BloguesHugo Prévost

À la moulinette, tiens !

Il fallait s’y attendre, forcément, mais la mesure a de quoi faire hurler. C’était donc jour de budget, jeudi, et les citoyens les plus pessimistes craignaient déjà la grande faux budgétaire conservatrice, l’effrayant taux de compressions de 10 pour cent se profilant à l’horizon, telle une figure maléfique. Plus de peur que de mal, à l’arrivée, avec des réductions élevées, certes, mais dépassant seulement six pour cent, si l’on peut le dire ainsi.

Les grandes victimes sont toutefois, comme l’on s’y attendait, les organismes culturels et médiatiques. Archives Canada, l’Office national du film et Radio-Canada sont parmi ceux qui écopent le plus durement du tour de vis financier administré par le gouvernement Harper. La SRC, bien entendu, se voit amputée du dixième de son budget (environ 295 millions $ sur trois ans, écrit ProjetJ sur Twitter), elle qui avait déjà dû se départir d’une centaine de millions de dollars – et, accessoirement de plusieurs centaines d’employés – il y a quelques années.

Ce qu’Ottawa vient confirmer, en continuant de saigner à blanc la société d’État, c’est que les arguments bassement électoralistes destinés à contenter les quelques électeurs de droite soi-disant ulcérés de verser moins de 100 $ par année par personne pour Radio-Canada ont davantage d’importance que l’idée de disposer d’un média national offrant des services à l’ensemble de la population. Hors de ma vue, organisme journalistique réputé au code d’éthique fouillé et solide; laissez plutôt la place, en réduisant le budget de la SRC, aux entreprises privées, de loin moins redevables envers l’État et ses organismes de régulation, à la fois en matière de dépenses et de normes éthiques.

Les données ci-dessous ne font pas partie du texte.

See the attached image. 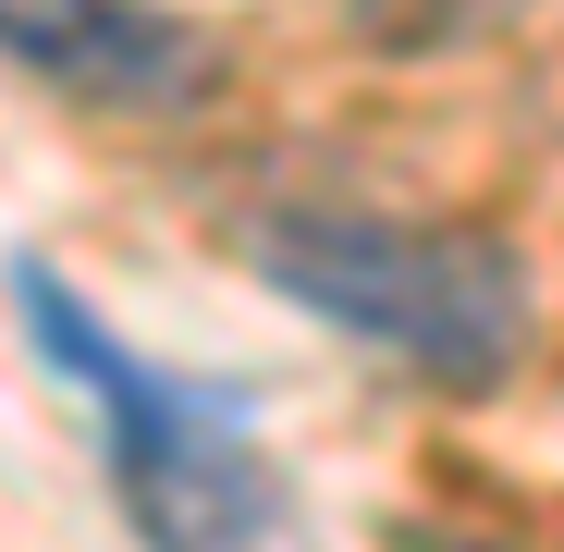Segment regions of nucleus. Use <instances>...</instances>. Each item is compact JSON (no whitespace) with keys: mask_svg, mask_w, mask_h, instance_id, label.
<instances>
[{"mask_svg":"<svg viewBox=\"0 0 564 552\" xmlns=\"http://www.w3.org/2000/svg\"><path fill=\"white\" fill-rule=\"evenodd\" d=\"M13 307H25V344L86 393V418H99V442H111L123 528L148 552H332L319 516H307V491L258 454L246 393L135 356L99 307L62 295L50 258H13Z\"/></svg>","mask_w":564,"mask_h":552,"instance_id":"1","label":"nucleus"},{"mask_svg":"<svg viewBox=\"0 0 564 552\" xmlns=\"http://www.w3.org/2000/svg\"><path fill=\"white\" fill-rule=\"evenodd\" d=\"M0 62L86 111H184L209 86V37L160 0H0Z\"/></svg>","mask_w":564,"mask_h":552,"instance_id":"3","label":"nucleus"},{"mask_svg":"<svg viewBox=\"0 0 564 552\" xmlns=\"http://www.w3.org/2000/svg\"><path fill=\"white\" fill-rule=\"evenodd\" d=\"M430 552H503V540H430Z\"/></svg>","mask_w":564,"mask_h":552,"instance_id":"4","label":"nucleus"},{"mask_svg":"<svg viewBox=\"0 0 564 552\" xmlns=\"http://www.w3.org/2000/svg\"><path fill=\"white\" fill-rule=\"evenodd\" d=\"M246 258H258V283L295 295L319 332L417 368L442 393H503L528 332H540V270L491 221H405V209L295 197V209L246 221Z\"/></svg>","mask_w":564,"mask_h":552,"instance_id":"2","label":"nucleus"}]
</instances>
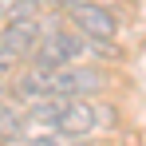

Hors de ma vue, également, intégrité journalistique faisant école partout au pays, avec des moyens pancanadiens souvent irremplaçables en région reculée, place à l’idéologie, le plus souvent de droite, au sein d’un environnement où il est considéré normal d’habiller ses stagiaires en poulet pour insulter un ministre et où la propagande prends le pas sur les informations véridiques.

Hors de ma vue, enfin, une institution fondée il y a 75 ans sur des principes d’accessibilité, de multiculturalisme et de diversité, où la langue, la religion et l’orientation sexuelle des populations visées n’influent en rien sur l’intégrité et le professionnalisme.

Si Radio-Canada n’est pas à l’abri des erreurs, en journalisme comme dans d’autres domaines, la société d’État est toutefois un pilier de l’information au Québec comme ailleurs au pays, un organisme qui peut se permettre d’innover autant en matière de couverture culturelle et sociale qu’au niveau de l’information et de ses canaux de transmission, et ce justement parce que ses revenus ne dépendent pas, en majeure partie, des recettes publicitaires, et donc de l’audimat. En faisant passer le bien-être de l’individu avant le bien-être du peuple, les conservateurs sacrifient un géant médiatique de la façon la plus discrète qui soit : en lui creusant sous les pieds, petit à petit, jusqu’à ce qu’il s’effondre.

Lors d’une émission d’Infoman, Jean-René Dufort visitait justement Radio-Canada lors des portes ouvertes de l’institution dans le cadre des célébrations du 75e anniversaire. Dans une boîte de suggestions demandant aux passants d’inscrire de quelle façon ils voyaient la SRC dans 25 ans, M. Dufort a inscrit : « Fermée par les conservateurs ».